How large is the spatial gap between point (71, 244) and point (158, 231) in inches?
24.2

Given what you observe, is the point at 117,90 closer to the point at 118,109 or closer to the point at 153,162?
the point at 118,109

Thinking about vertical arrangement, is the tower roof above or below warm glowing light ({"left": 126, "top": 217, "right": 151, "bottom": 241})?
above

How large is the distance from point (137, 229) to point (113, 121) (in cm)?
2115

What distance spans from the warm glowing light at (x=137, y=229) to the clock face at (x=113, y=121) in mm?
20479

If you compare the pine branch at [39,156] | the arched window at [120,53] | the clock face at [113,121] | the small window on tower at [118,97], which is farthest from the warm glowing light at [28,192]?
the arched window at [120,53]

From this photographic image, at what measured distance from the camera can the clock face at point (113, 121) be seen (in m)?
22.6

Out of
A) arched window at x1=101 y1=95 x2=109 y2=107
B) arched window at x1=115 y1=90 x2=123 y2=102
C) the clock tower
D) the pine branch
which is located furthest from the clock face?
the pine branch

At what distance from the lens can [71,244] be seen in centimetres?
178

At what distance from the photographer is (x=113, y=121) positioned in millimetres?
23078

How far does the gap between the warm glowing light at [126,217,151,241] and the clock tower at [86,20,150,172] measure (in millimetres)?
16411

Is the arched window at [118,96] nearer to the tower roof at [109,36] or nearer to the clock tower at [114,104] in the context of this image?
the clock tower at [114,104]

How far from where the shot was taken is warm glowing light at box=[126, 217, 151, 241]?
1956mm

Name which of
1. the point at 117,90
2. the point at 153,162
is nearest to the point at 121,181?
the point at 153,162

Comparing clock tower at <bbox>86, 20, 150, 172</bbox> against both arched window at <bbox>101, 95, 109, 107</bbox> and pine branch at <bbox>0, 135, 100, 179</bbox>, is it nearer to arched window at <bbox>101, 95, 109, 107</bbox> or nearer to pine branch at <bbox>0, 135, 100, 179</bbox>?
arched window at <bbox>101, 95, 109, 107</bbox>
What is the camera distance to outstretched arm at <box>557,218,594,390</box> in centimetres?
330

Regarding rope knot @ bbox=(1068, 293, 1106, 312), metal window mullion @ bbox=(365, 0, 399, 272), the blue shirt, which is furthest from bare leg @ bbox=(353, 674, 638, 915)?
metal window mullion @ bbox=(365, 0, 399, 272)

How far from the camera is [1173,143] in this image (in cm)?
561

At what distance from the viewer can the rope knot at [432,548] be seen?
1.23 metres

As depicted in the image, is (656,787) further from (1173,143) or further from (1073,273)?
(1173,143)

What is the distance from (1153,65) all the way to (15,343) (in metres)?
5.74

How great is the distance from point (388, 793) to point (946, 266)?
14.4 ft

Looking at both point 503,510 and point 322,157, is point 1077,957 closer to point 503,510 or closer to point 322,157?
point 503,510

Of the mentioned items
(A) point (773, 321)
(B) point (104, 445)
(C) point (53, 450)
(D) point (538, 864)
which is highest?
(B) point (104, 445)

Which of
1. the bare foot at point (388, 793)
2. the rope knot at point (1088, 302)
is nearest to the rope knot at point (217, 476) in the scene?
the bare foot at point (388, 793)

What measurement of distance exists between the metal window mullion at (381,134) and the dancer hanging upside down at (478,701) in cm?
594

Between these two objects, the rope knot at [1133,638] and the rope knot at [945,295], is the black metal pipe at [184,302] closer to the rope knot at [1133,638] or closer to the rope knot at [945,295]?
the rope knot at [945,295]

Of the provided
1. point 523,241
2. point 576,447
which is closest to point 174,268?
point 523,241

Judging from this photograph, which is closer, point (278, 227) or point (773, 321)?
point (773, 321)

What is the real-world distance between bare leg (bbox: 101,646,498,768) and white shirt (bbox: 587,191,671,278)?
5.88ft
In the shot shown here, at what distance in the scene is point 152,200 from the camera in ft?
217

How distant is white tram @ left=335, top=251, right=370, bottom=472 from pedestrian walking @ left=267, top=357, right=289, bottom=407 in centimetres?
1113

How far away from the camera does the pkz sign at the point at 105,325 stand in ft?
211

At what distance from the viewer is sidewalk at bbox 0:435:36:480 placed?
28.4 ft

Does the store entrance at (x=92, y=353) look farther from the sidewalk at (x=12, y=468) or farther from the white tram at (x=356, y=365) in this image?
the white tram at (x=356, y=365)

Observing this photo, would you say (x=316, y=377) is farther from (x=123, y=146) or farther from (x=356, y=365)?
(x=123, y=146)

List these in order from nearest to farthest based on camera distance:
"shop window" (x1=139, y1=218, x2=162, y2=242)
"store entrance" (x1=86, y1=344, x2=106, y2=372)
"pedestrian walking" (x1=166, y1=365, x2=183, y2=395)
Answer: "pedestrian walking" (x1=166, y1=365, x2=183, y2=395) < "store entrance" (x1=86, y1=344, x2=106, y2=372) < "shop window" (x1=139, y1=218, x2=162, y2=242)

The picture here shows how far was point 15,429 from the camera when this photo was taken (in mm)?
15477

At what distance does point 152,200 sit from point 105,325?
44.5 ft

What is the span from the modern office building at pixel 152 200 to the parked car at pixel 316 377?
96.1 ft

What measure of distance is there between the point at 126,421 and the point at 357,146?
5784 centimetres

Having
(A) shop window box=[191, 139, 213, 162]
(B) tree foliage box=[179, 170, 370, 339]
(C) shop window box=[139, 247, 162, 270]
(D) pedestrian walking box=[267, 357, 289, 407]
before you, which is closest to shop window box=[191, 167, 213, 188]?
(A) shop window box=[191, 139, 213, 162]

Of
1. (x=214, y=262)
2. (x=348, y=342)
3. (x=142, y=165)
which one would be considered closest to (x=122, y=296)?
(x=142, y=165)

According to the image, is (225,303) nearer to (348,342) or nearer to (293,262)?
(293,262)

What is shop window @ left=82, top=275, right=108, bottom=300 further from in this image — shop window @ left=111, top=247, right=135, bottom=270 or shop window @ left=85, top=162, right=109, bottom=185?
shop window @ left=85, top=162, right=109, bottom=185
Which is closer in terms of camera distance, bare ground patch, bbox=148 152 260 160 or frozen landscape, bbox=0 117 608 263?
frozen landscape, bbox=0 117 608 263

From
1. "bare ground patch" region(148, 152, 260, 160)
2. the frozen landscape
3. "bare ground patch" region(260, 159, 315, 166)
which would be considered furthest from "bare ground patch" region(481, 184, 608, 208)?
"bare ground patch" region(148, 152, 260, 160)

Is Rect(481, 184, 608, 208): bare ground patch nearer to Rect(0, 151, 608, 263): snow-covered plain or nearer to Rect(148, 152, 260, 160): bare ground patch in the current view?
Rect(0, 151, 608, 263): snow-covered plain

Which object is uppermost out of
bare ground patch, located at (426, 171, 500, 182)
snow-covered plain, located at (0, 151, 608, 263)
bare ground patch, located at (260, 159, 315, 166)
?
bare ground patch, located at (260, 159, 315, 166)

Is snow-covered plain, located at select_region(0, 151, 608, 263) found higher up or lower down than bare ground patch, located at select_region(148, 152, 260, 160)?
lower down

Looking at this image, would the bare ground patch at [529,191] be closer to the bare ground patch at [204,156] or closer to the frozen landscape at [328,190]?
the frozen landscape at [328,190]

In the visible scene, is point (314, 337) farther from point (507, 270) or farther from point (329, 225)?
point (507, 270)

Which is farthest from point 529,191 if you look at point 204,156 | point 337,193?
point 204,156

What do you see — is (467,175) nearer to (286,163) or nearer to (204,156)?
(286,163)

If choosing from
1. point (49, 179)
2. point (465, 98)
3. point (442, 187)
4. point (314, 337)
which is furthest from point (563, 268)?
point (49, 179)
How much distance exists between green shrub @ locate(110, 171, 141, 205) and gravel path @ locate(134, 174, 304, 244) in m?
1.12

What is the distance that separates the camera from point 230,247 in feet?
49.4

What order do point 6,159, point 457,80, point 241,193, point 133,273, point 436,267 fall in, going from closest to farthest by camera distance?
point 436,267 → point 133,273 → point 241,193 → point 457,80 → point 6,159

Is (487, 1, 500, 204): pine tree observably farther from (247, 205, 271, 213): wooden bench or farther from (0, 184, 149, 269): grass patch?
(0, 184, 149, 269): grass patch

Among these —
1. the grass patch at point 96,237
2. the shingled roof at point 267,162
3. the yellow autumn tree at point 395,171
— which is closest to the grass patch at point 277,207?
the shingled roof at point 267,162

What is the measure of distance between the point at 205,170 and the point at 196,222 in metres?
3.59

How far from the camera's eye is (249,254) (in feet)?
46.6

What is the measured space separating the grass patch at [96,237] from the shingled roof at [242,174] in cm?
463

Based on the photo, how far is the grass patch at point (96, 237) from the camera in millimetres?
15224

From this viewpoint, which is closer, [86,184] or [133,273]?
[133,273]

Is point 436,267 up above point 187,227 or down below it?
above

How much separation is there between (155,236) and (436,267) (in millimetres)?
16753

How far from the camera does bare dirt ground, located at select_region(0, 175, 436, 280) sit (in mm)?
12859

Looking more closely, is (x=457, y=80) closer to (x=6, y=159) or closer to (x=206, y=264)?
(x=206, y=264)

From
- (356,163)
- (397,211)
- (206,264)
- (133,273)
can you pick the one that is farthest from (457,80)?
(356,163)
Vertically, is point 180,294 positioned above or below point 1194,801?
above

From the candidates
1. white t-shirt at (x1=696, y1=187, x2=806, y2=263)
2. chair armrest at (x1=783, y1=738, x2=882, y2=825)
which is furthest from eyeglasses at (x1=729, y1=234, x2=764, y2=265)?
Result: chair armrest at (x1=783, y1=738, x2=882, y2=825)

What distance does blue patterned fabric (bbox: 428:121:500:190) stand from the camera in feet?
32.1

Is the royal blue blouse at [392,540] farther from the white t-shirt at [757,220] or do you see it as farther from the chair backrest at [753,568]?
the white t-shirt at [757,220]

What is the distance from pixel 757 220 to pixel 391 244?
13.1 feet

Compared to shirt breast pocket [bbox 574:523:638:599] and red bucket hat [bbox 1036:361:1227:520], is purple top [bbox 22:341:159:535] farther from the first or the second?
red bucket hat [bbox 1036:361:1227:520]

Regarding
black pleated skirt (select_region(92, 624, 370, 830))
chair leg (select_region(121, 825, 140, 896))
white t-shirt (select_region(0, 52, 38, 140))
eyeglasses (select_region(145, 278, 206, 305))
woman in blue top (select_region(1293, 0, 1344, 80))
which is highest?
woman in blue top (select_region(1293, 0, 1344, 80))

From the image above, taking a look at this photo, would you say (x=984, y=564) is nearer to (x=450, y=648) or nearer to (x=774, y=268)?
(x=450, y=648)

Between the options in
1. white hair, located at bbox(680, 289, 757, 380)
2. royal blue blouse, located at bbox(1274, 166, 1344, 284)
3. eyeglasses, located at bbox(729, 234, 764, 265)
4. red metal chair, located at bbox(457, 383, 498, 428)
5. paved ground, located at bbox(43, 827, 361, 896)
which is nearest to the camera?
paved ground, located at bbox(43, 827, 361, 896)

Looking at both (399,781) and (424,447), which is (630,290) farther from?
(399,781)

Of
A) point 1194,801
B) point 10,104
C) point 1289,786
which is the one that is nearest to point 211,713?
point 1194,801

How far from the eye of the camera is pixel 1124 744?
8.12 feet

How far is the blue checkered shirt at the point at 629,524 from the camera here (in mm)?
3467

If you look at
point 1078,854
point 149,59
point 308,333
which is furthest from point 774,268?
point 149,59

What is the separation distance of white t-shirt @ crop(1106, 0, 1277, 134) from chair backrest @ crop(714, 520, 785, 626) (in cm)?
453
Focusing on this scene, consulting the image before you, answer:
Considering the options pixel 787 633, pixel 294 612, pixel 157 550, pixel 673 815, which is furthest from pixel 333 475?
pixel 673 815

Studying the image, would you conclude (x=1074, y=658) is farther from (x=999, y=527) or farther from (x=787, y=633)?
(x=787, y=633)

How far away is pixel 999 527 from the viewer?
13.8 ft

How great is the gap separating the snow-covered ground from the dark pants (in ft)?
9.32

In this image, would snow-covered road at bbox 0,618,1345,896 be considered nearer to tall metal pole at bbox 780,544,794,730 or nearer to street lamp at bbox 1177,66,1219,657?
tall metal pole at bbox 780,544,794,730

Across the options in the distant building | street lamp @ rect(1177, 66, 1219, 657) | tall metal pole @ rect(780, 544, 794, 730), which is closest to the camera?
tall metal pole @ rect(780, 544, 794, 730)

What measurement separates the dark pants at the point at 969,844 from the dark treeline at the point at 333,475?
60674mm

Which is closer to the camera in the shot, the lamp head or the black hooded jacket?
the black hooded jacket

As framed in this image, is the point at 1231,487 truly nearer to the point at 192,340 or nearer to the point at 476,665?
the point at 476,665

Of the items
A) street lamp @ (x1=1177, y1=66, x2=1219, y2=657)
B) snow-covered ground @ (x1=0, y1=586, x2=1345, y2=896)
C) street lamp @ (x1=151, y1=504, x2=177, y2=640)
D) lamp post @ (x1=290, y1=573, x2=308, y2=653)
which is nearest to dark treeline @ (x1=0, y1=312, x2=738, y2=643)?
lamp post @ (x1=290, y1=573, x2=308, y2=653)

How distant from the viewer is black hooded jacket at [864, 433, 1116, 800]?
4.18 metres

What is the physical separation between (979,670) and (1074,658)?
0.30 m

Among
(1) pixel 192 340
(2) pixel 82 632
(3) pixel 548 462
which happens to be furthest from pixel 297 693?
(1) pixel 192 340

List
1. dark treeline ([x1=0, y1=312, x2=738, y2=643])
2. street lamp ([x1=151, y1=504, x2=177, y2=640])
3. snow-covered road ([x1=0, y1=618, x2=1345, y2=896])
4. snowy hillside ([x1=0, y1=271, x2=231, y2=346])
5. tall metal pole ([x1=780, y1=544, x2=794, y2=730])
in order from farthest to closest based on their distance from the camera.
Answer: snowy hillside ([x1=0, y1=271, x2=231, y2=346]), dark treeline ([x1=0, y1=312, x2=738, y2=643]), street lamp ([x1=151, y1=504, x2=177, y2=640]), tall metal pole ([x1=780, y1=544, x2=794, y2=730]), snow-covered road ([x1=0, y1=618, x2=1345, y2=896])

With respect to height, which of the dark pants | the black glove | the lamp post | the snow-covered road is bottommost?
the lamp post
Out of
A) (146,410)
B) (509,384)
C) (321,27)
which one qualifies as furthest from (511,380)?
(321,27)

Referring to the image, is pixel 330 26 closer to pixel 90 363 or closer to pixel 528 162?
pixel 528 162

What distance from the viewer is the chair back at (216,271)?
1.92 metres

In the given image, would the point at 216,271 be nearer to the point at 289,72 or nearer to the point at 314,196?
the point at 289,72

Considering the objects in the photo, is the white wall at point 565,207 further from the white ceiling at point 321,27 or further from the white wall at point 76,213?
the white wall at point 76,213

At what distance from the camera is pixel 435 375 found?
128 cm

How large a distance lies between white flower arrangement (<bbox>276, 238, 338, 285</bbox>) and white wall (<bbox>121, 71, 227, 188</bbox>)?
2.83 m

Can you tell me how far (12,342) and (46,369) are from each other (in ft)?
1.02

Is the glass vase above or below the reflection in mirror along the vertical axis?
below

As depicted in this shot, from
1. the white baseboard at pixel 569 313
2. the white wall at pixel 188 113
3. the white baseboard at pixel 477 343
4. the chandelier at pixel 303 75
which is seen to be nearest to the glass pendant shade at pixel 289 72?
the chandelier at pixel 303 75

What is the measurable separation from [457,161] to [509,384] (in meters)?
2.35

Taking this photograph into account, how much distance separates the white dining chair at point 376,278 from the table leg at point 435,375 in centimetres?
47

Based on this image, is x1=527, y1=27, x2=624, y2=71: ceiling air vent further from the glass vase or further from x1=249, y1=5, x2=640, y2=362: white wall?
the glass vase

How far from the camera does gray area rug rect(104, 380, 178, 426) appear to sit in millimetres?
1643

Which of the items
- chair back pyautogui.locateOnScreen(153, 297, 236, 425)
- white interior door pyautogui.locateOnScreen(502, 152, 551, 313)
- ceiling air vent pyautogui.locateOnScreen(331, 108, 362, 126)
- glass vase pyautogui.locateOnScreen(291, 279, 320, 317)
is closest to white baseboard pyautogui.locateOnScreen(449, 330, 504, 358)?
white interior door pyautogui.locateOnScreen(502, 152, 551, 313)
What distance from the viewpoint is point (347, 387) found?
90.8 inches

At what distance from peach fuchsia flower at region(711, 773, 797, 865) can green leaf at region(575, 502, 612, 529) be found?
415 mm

DESCRIPTION OF THE TASK: Retype, exactly and only, the lines running from the one with "What distance from the viewer is the" through the final line of the listing above.

EXERCISE SOLUTION:
What distance from the viewer is the chair back at (216,271)?
1.92 metres

In the given image, would the point at 216,271 be nearer to the point at 289,72 or nearer to the point at 314,196?
the point at 289,72

Considering the objects in the photo, is the white wall at point 565,207 further from the white ceiling at point 321,27 or further from the white wall at point 76,213?
the white wall at point 76,213

At what distance from the camera is pixel 435 375 found?
128 cm

How large a distance lies between white flower arrangement (<bbox>276, 238, 338, 285</bbox>) and white wall (<bbox>121, 71, 227, 188</bbox>)?
2.83 m

Can you tell me how far (12,342) and (46,369) are from each other (in ft)?
1.02

Is the glass vase above or below the reflection in mirror along the vertical axis?
below

As depicted in this shot, from
1. the white baseboard at pixel 569 313
2. the white wall at pixel 188 113
3. the white baseboard at pixel 477 343
4. the chandelier at pixel 303 75
which is seen to be nearest to the glass pendant shade at pixel 289 72?
the chandelier at pixel 303 75

What is the measurable separation from [457,161] to [509,384] (in meters)?
2.35

Taking this photograph into account, how much distance separates the white dining chair at point 376,278 from the table leg at point 435,375 in centimetres?
47

Based on this image, is x1=527, y1=27, x2=624, y2=71: ceiling air vent further from the glass vase or further from x1=249, y1=5, x2=640, y2=362: white wall?
the glass vase

How far from the camera does gray area rug rect(104, 380, 178, 426) appear to sit in millimetres?
1643

Which of the items
- chair back pyautogui.locateOnScreen(153, 297, 236, 425)
- white interior door pyautogui.locateOnScreen(502, 152, 551, 313)
- ceiling air vent pyautogui.locateOnScreen(331, 108, 362, 126)
- glass vase pyautogui.locateOnScreen(291, 279, 320, 317)
is closest to white baseboard pyautogui.locateOnScreen(449, 330, 504, 358)?
white interior door pyautogui.locateOnScreen(502, 152, 551, 313)
What distance from the viewpoint is point (347, 387) found?
90.8 inches

At what distance from peach fuchsia flower at region(711, 773, 797, 865) can green leaf at region(575, 502, 612, 529) be found?
415 mm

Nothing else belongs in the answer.